§ **Short problem 1**
Decide whether each statement below agrees with the account of the march to St Vith, answering yes or no and quoting the deciding words of that account: (a) Vehicles could move in the fields alongside the roads. (b) Through St Vith ran the only east-west railroad from the Rhine through the Schnee Eifel into the Ardennes. (c) On the east route, CCR led off, followed by Division (TAC) Headquarters.
§ **Short problem 2**
Carry on the account of the march to St Vith from the point where it stops.

Begin Article

A radio message was sent to my combat command, which was leading the division on its march south, to report to me at St Vith. I later learned that the division had not started to move before 0500, Dec 17, because it had been unable to obtain road clearance. I planned to counter-attack and relieve the surrounded combat teams of the 106-ID, but traffic conditions prevented this action until it was too late.
The weather conditions on Dec 16, 1944, were typical of the weather which was to be, experienced for the next seven days. Overcast; cloudy; penetrating cold; snow flurries, turning to rain; poor aerial observation with no aerial activity; ground soft; roads muddy and slick, read the reports. The terrain between the Schnee Eifel and the Ardennes was rough, forested, and rocky. Frequent streams and numerous saddles added to the difficulties which channeled all vehicular traffic along the few narrow, tortuous roads which served the area. St Vith was one of the three key road junctions to the entire Ardennes, and from it, roads radiated to Dinant and Liège in the west and northwest; to Malmedy and Stavelot in the north; to Houffalize and Bastogne in the south; and to Schoenberg and Prüm in the east. Through St Vith ran the only east-west railroad extending from the Rhine River through the Schnee Eifel and into the Ardennes.
THE MARCH TO ST VITH
On the morning of Dec 17, when it had been thought that the 7-AD would arrive in the St Vith area, the division was fighting clogged roads to the west rather than Germans. To reach the St Vith area, the division moved in multiple columns over two routes, east, and west. The weather was rainy and the roads were a sea of mud; movement cross-country or in the fields alongside the roads was impossible. The division was alerted to move at 0200, Dec 17. It received orders to cross the initial point on the west route at 0330. The column was on the road when further orders were received to delay the movement for one hour. On the west route, the 87th Cavalry Recon Squadron led the way followed by CCB, CCA, 814th Tank Destroyer Batallion, 7-AD (Main) HQs, 33rd Armored Engineer Battalion, and the Division Trains. Clearances on the east route were delayed until 0800 Dec 17, when CCR led off followed by Division (TAC) Headquarters, Division Artillery, and the 203rd Antiaircraft Artillery Battalion.

End Article
Begin Extracted material

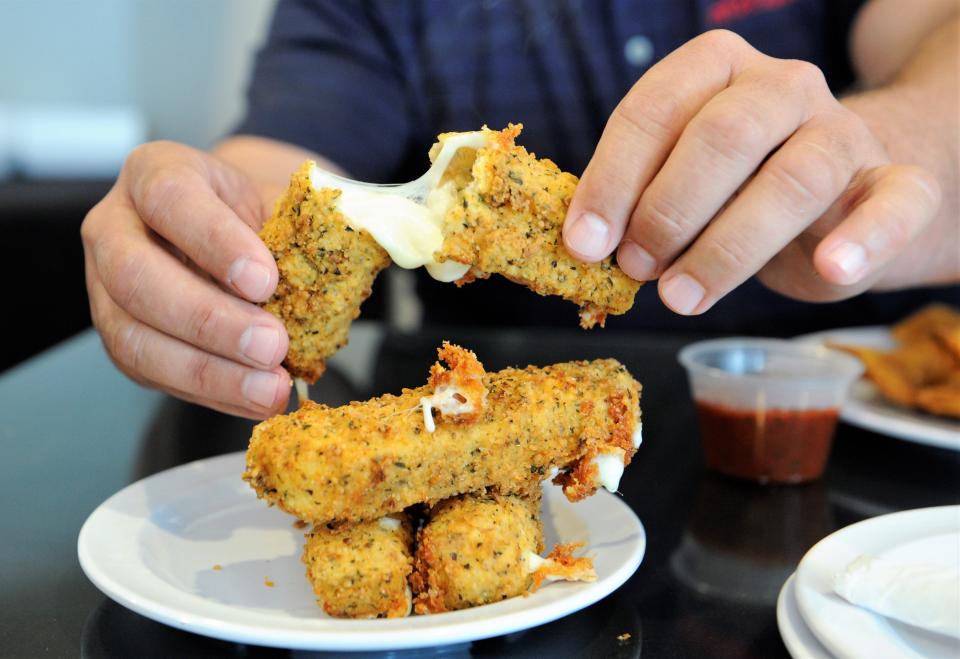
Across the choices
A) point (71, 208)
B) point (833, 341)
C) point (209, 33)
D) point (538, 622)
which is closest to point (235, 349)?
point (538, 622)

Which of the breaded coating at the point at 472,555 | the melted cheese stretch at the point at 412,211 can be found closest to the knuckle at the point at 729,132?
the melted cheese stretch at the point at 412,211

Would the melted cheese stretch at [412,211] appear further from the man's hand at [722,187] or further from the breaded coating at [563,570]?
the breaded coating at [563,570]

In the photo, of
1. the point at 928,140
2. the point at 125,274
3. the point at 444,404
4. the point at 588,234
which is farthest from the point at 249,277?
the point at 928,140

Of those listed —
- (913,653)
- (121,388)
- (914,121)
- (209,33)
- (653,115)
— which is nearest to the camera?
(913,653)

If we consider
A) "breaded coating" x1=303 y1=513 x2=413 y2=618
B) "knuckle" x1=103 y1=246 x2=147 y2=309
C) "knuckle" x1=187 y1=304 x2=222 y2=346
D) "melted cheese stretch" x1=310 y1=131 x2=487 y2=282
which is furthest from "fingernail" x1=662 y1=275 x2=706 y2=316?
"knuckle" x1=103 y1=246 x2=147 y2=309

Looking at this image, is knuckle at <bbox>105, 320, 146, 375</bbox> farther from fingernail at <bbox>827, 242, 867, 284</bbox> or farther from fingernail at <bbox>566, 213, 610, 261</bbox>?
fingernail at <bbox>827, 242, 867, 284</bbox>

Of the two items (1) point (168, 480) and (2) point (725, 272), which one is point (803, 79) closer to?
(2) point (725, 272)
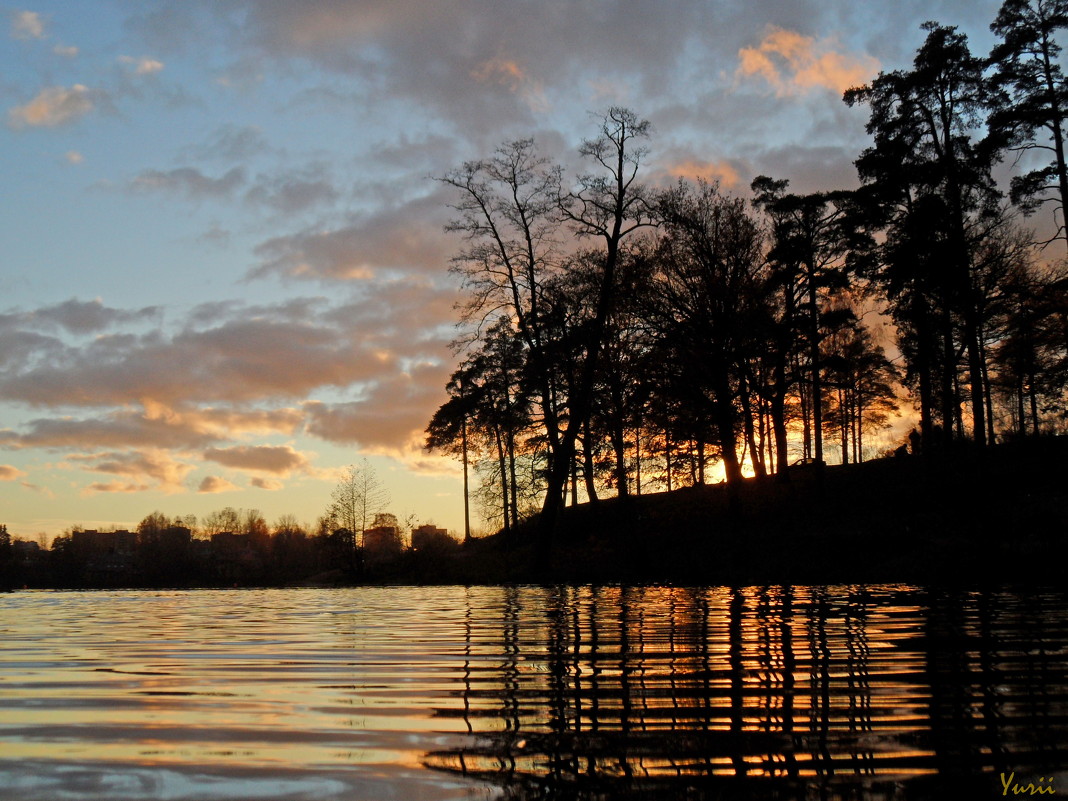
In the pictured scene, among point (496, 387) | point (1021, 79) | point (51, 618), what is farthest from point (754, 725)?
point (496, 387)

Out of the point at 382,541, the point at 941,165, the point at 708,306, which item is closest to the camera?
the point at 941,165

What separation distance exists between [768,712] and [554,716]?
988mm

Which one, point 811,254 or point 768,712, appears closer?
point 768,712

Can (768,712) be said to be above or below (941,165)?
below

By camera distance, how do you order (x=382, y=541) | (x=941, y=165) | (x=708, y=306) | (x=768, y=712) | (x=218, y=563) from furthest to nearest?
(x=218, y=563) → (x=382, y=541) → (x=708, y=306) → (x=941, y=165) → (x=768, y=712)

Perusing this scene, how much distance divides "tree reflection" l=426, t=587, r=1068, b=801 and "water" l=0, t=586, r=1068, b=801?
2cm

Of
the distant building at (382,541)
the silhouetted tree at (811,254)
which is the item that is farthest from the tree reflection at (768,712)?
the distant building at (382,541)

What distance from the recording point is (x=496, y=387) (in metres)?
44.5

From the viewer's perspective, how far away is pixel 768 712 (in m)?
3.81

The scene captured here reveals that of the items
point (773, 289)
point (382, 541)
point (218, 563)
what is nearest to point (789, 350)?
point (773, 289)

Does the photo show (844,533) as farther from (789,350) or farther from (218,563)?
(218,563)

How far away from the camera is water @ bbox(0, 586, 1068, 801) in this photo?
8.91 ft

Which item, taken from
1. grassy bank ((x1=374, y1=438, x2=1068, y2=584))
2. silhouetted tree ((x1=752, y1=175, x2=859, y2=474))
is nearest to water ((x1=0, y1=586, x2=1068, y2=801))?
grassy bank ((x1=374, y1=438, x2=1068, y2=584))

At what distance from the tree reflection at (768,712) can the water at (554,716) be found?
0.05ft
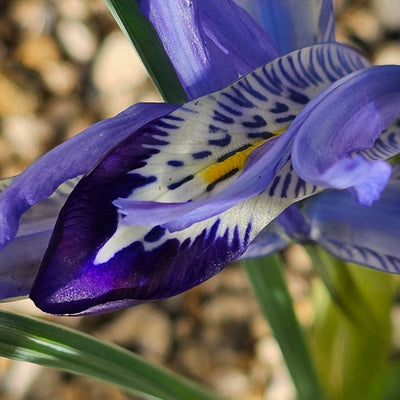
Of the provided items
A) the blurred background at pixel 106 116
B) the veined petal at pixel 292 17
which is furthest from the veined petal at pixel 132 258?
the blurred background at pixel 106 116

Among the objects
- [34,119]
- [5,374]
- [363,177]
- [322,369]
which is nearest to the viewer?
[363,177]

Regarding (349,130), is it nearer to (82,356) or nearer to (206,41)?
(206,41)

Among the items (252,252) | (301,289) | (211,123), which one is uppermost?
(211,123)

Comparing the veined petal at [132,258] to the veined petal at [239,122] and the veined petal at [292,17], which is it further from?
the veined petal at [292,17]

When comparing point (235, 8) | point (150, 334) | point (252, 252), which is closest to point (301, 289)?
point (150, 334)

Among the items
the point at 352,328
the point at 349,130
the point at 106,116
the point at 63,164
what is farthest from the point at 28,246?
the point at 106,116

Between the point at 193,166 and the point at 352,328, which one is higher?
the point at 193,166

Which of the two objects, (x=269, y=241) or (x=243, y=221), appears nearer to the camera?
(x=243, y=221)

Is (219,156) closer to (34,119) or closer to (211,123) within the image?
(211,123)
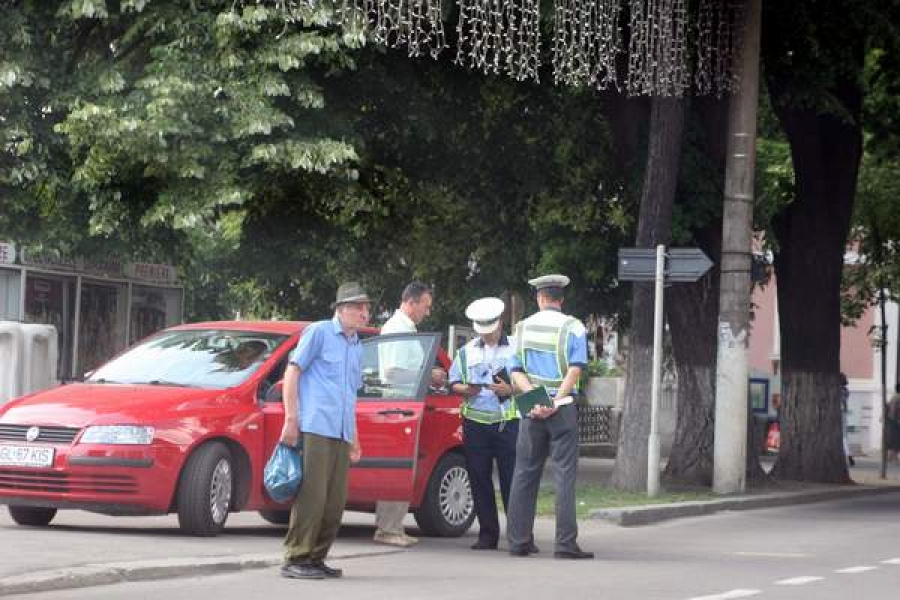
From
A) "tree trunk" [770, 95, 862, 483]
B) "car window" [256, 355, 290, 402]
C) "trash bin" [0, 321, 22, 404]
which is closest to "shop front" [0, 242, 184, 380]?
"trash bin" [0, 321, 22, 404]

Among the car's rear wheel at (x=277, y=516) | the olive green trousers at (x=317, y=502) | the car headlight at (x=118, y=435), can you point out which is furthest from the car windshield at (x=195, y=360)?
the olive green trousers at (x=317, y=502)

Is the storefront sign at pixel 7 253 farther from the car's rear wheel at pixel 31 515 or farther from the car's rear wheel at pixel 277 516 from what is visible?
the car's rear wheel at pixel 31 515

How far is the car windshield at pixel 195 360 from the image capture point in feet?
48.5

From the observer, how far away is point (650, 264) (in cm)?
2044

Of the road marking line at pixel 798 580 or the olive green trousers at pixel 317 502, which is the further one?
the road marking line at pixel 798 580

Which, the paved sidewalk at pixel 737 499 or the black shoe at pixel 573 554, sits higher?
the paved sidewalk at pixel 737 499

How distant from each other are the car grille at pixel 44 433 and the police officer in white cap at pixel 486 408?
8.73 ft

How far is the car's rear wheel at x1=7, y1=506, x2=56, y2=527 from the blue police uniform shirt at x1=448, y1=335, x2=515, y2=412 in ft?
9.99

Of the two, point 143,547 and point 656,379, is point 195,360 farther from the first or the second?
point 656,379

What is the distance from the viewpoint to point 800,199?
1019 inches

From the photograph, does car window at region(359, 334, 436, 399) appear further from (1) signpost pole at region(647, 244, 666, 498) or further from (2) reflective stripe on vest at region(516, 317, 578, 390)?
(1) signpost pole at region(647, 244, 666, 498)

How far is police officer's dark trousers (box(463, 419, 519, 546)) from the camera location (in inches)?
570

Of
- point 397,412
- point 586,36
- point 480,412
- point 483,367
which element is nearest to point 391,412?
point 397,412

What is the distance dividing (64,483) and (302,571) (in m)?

End Extracted material

§ **Reply 1**
(a) No: "movement cross-country or in the fields alongside the roads was impossible."
(b) Yes: "Through St Vith ran the only east-west railroad extending from the Rhine River through the Schnee Eifel and into the Ardennes."
(c) Yes: "CCR led off followed by Division (TAC) Headquarters"

§ **Reply 2**
Trouble was encountered from the beginning; German aircraft were active over the Heerlen area, more active than they had been for weeks. There had not been time for the proper dissemination of information and many staff officers and company commanders did not know their destination until their arrival in the St Vith area. Maps were not available, the mission was not known, and there had been little time to post the routes with guides.
The east route was cut by the enemy just south of Malmedy, between the Division (TAC) Headquarters and the Division Artillery, thus necessitating the artillery and the elements which followed to turn back and place themselves on the west route in the rear of the troops already moving on that road. This was successfully accomplished but resulted in considerable delay in the arrival of the artillery. Traffic on the west route continued to roll fairly well until noon of Dec 17, when it was slowed by congestion resulting from the ever-thickening stream of friendly troops flowing west and northwest from the threatened Poteau Vielsalm Beho St Vith areas. Towards nightfall, the traffic congestion increased, and the 7-AD column stretching from Poteau through Vielsalm, Trois-Ponts, and Stavelot to the north was brought to a complete standstill. The picture as described by Maj Donald P. Boyer, S-3, 38th Armored Infantry Battalion, gives some idea of the traffic conditions faced by the march columns as they tried to hasten to the defense of St Vith.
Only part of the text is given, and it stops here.